Pipeline Quickstart

This guide shows a production-style workflow: split → fit → evaluate → predict → save/load.

What data shape should I pass?

SkyulfPipeline.fit(...) supports two common inputs:

A single pd.DataFrame that includes the target column.
- You pass target_column="..." and Skyulf splits features/target internally.
- This is what the quickstart uses, because it’s the simplest onboarding path.
A SplitDataset (recommended when you already have train/test splits).
- Each split can be either a DataFrame (with the target column) or a tuple (X, y).

You do not need to manually build X and y for the pipeline unless you want to.
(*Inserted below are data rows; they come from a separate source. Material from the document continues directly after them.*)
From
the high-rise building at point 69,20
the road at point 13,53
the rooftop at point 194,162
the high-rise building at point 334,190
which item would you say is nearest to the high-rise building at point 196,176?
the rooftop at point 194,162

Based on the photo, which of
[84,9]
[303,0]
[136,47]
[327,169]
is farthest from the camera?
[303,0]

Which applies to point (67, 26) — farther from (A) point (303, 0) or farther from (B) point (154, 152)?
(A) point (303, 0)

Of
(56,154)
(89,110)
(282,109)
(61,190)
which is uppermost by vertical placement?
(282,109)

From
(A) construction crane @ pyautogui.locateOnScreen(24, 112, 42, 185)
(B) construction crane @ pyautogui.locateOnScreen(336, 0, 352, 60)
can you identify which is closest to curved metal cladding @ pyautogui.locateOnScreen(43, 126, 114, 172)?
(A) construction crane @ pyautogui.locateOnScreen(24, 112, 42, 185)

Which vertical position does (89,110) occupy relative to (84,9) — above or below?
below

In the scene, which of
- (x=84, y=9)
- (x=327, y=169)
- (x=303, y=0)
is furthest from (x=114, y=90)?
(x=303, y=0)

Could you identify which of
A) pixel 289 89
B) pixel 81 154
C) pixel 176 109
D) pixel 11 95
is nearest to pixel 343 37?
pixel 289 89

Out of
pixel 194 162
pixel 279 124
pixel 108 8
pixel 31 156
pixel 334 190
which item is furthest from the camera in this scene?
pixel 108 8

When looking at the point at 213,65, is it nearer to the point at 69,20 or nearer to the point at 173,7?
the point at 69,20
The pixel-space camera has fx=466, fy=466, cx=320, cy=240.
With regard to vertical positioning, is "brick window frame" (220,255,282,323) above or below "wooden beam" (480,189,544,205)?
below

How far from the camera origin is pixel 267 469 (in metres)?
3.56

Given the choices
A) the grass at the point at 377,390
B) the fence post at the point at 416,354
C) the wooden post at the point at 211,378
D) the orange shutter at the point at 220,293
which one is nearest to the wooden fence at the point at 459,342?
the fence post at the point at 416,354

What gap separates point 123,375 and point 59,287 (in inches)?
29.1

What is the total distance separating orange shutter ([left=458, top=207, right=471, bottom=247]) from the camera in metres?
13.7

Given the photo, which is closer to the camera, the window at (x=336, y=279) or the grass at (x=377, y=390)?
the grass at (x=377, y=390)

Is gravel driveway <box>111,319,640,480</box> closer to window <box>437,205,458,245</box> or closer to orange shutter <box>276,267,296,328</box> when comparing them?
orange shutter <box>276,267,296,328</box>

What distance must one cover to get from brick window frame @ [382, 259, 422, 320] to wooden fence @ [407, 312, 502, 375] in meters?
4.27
If you prefer a scikit-learn-style workflow (X/y + train_test_split), see:

Validation vs scikit-learn (Proof)

Complete runnable example

This single snippet is intentionally end-to-end (no duplicated setup across steps).
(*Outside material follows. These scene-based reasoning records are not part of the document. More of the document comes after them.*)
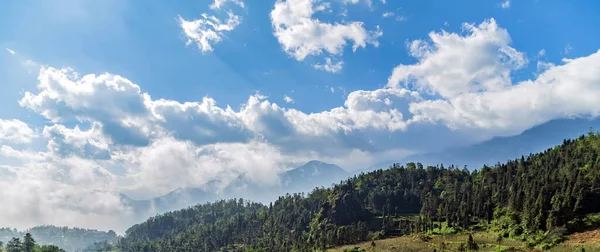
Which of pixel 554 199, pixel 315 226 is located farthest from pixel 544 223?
pixel 315 226

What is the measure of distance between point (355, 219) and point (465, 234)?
241 feet

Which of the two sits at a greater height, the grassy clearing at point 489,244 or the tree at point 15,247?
the tree at point 15,247

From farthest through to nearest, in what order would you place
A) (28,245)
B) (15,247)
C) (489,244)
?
(28,245), (15,247), (489,244)

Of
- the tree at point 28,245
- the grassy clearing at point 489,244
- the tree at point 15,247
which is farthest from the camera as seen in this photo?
the tree at point 28,245

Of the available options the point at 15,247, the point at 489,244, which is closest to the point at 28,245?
the point at 15,247

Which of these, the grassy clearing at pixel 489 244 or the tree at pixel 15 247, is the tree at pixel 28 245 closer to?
the tree at pixel 15 247

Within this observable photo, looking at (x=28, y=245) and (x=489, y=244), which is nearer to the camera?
(x=489, y=244)

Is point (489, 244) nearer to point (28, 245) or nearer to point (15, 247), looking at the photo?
point (28, 245)

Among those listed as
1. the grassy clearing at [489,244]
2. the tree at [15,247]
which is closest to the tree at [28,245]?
the tree at [15,247]

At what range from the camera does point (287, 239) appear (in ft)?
619

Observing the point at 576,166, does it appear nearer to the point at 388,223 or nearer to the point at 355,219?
the point at 388,223

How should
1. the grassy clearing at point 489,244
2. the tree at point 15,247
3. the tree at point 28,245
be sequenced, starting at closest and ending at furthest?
the grassy clearing at point 489,244, the tree at point 15,247, the tree at point 28,245

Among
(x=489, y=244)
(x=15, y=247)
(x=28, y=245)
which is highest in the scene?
(x=28, y=245)

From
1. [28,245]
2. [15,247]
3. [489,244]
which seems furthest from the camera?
[28,245]
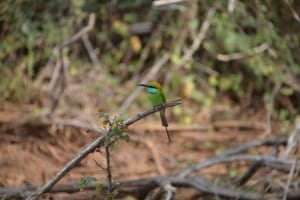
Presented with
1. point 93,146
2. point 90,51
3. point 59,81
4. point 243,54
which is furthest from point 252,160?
point 90,51

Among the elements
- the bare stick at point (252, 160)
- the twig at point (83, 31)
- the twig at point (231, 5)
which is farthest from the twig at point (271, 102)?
the twig at point (83, 31)

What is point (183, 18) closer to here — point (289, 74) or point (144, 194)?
point (289, 74)

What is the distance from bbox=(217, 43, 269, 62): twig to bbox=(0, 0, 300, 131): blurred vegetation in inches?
1.2

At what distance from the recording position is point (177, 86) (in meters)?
5.67

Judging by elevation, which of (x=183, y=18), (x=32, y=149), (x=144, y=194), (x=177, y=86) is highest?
(x=183, y=18)

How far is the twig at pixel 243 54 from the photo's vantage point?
5307 millimetres

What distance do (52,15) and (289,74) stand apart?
2264 mm

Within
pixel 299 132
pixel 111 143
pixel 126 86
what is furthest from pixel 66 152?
pixel 111 143

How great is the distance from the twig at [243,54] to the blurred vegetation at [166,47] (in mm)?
32

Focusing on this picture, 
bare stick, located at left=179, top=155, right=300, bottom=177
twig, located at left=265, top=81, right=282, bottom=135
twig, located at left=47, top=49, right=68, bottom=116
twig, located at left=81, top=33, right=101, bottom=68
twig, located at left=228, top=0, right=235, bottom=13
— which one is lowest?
bare stick, located at left=179, top=155, right=300, bottom=177

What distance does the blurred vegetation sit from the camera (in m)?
5.32

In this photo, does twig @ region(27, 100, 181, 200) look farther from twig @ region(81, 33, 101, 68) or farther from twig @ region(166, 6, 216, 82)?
twig @ region(81, 33, 101, 68)

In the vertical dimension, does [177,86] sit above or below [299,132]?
above

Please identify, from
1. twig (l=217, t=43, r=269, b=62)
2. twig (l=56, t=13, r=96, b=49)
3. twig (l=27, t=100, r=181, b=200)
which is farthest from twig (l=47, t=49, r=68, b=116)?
twig (l=27, t=100, r=181, b=200)
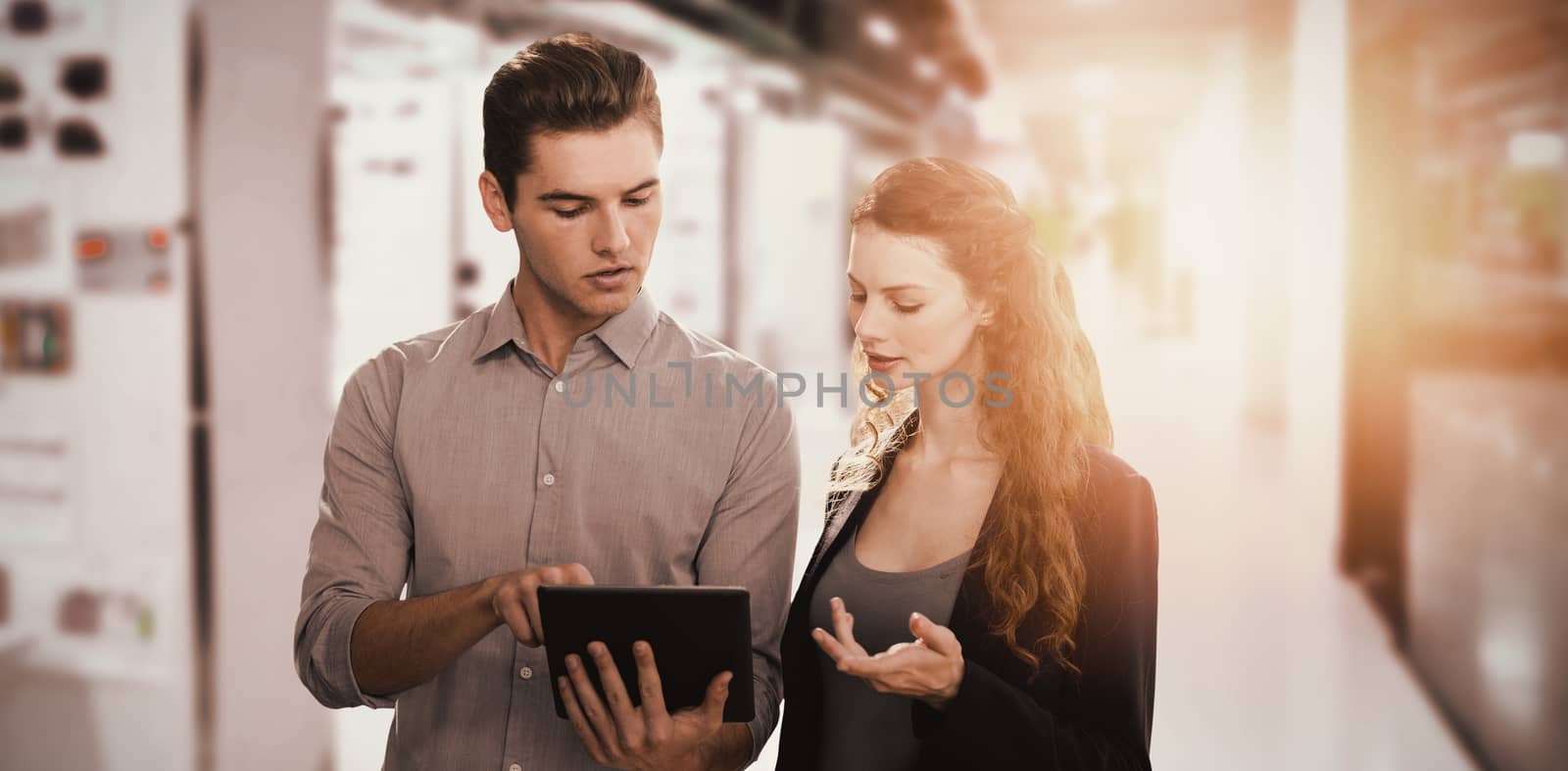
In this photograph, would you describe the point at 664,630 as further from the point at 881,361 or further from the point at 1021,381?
the point at 1021,381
from __future__ import annotations

import tempfile
from pathlib import Path

import pandas as pd

from skyulf.pipeline import SkyulfPipeline

# 1) Define a pipeline config
# Each preprocessing step is:
#   {"name": "...", "transformer": "TransformerType", "params": {...}}
config = {
    "preprocessing": [
        {
            "name": "split",
            "transformer": "TrainTestSplitter",
            "params": {
                "test_size": 0.25,
                "validation_size": 0.0,
                "random_state": 42,
                "shuffle": True,
                "stratify": True,
                "target_column": "target",
            },
        },
        {
            "name": "impute",
            "transformer": "SimpleImputer",
            "params": {"strategy": "mean", "columns": ["age"]},
        },
        {
            "name": "encode",
            "transformer": "OneHotEncoder",
            "params": {"columns": ["city"], "drop_original": True, "handle_unknown": "ignore"},
        },
    ],
    "modeling": {
        "type": "random_forest_classifier",
        "params": {"n_estimators": 50, "random_state": 42},
    },
}

# 2) Training data (includes the target column)
df = pd.DataFrame(
    {
        "age": [10, 20, None, 40, 50, 60, None, 80],
        "city": ["A", "B", "A", "C", "B", "A", "C", "B"],
        "target": [0, 1, 0, 1, 1, 0, 1, 0],
    }
)

# 3) Fit (learn params on train split, apply to test split)
pipeline = SkyulfPipeline(config)
metrics = pipeline.fit(df, target_column="target")
print("Metrics keys:", list(metrics.keys()))

# 4) Predict (feature-only dataframe)
incoming = pd.DataFrame({"age": [25, None], "city": ["A", "C"]})
preds = pipeline.predict(incoming)
print("Preds:")
print(preds)

# 5) Save / load
with tempfile.TemporaryDirectory() as tmp:
    model_path = Path(tmp) / "model.pkl"
    pipeline.save(model_path)
    loaded = SkyulfPipeline.load(model_path)
    preds2 = loaded.predict(incoming)

print("Preds after reload:")
print(preds2)